▶ **À FAIRE**: Imprimez sans rien modifier le passage de l'extrait sur la rupture entre Rabat et Téhéran, en commençant par « Renforcer les relations » et en allant jusqu'à « rétablis qu’en 2014. ».

▶ **EXTRAIT DE PAGE**:
○ ○ ○ ○ ○

Le 1er mai, Rabat a rompu ses relations diplomatiques avec Téhéran, accusé d’avoir livré des armes au Front Polisario par l’intermédiaire du Hezbollah libanais. L’affaire est d’autant plus étonnante que le Front Polisario n’a pas besoin d’être armé pour engager des hostilités militaires contre le Maroc. La décision de reprendre les combats dépend évidemment d’Alger qui héberge le mouvement. Or, Alger n’est absolument pas favorable à cette option guerrière et rien ne permet de dire que le Front Polisario est suffisamment entrainé pour tenir tête aux forces armées royales (FAR), même si, régulièrement il menace de reprendre les armes.
Démentie avec force par l’Iran, le Front Polisario et Alger, l’accusation du Maroc a immédiatement été saluée par l’Arabie saoudite qui affirme apporter son soutien au royaume chérifien frère, menacé dans sa sécurité et son intégrité territoriale. D’autres pays de la région ont également manifesté leur solidarité avec Rabat, bien que de manière moins appuyée que l’Arabie saoudite ; c’est le cas des Émirats arabes unis, du Bahreïn, du Qatar et de la Jordanie.
Renforcer les relations avec Donald Trump
L’explication de cette mystérieuse rupture des relations entre Rabat et Téhéran pourrait venir précisément de cet appui des pays du Golfe. En manifestant son hostilité à l’égard de Téhéran, le Maroc tenterait de donner des gages au prince héritier saoudien Mohamed Ben Salman qui reprochait à Mohamed VI sa trop grande neutralité dans la crise qui oppose Riyad et ses alliés au Qatar. Sans aller jusqu’à se brouiller avec le généreux Qatar, le Maroc a alors choisi de sacrifier ses relations avec l’Iran, inscrivant cette brouille dans une mésentente chronique avec Téhéran. En effet, en 2009, Rabat avait déjà unilatéralement rompu ses relations avec l’Iran, accusant un haut responsable iranien d’avoir déclaré que le Bahreïn était « la quatorzième province iranienne ». Les liens n’ont été rétablis qu’en 2014.

○ ○ ○ ○ ○

▶ **DONNÉES**:
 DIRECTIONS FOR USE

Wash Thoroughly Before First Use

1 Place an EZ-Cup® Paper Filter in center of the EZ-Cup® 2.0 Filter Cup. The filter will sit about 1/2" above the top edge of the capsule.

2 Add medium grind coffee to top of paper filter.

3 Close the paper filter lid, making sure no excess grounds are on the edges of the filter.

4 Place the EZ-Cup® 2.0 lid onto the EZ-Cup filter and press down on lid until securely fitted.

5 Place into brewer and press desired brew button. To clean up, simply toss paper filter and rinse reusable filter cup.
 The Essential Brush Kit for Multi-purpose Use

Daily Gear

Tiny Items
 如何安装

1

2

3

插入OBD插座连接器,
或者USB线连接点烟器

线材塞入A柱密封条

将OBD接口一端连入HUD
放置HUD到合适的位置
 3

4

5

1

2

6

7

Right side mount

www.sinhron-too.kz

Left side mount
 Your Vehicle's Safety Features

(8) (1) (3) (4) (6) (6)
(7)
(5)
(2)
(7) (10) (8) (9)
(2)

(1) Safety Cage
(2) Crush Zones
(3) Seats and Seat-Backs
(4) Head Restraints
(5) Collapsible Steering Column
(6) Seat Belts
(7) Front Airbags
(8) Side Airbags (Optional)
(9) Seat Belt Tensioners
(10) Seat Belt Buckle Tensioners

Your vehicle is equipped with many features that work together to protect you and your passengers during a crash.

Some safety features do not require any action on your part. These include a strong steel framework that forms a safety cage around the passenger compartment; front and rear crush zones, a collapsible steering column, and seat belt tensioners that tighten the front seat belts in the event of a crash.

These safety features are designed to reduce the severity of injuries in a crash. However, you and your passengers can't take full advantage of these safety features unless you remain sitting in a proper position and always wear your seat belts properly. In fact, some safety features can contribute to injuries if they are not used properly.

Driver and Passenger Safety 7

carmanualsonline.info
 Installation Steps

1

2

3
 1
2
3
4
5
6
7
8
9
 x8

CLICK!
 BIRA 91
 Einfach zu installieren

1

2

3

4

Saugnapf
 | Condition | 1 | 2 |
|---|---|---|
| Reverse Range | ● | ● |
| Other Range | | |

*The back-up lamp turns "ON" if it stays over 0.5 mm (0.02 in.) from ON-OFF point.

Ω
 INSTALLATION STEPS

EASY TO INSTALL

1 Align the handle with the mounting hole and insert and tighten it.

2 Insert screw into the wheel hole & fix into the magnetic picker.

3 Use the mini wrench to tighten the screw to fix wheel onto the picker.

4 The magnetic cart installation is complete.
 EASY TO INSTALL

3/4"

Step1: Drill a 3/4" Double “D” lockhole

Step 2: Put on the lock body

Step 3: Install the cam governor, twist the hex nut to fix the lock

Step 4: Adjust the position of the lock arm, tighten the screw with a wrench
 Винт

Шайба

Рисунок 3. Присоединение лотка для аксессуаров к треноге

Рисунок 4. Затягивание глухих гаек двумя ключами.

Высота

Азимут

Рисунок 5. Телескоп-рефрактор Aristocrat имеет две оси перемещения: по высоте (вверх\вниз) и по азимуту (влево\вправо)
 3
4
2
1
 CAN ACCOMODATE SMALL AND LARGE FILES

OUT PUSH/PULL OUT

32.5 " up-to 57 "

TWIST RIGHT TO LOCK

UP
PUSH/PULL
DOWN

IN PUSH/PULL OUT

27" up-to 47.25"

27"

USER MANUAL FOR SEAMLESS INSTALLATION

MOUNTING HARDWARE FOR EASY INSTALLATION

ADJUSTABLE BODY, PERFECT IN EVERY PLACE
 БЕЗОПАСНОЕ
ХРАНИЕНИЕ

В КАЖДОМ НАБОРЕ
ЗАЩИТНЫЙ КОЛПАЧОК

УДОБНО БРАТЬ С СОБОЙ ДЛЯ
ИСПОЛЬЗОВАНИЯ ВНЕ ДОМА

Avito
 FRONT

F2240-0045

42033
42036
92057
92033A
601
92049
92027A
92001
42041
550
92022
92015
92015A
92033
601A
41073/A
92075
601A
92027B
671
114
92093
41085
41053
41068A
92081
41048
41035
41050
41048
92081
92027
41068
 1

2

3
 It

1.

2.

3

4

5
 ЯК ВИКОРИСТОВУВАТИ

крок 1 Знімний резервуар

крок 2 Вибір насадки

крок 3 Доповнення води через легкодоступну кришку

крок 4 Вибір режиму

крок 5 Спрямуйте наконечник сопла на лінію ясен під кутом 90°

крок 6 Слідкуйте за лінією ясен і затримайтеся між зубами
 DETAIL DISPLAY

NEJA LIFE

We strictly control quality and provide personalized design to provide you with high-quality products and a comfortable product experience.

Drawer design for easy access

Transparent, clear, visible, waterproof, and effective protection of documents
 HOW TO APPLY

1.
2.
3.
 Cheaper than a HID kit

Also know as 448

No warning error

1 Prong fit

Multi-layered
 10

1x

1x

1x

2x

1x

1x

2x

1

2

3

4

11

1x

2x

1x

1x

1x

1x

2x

○ ○ ○ ○ ○

▶ **CORRIGÉ**:
Renforcer les relations avec Donald Trump
L’explication de cette mystérieuse rupture des relations entre Rabat et Téhéran pourrait venir précisément de cet appui des pays du Golfe. En manifestant son hostilité à l’égard de Téhéran, le Maroc tenterait de donner des gages au prince héritier saoudien Mohamed Ben Salman qui reprochait à Mohamed VI sa trop grande neutralité dans la crise qui oppose Riyad et ses alliés au Qatar. Sans aller jusqu’à se brouiller avec le généreux Qatar, le Maroc a alors choisi de sacrifier ses relations avec l’Iran, inscrivant cette brouille dans une mésentente chronique avec Téhéran. En effet, en 2009, Rabat avait déjà unilatéralement rompu ses relations avec l’Iran, accusant un haut responsable iranien d’avoir déclaré que le Bahreïn était « la quatorzième province iranienne ». Les liens n’ont été rétablis qu’en 2014.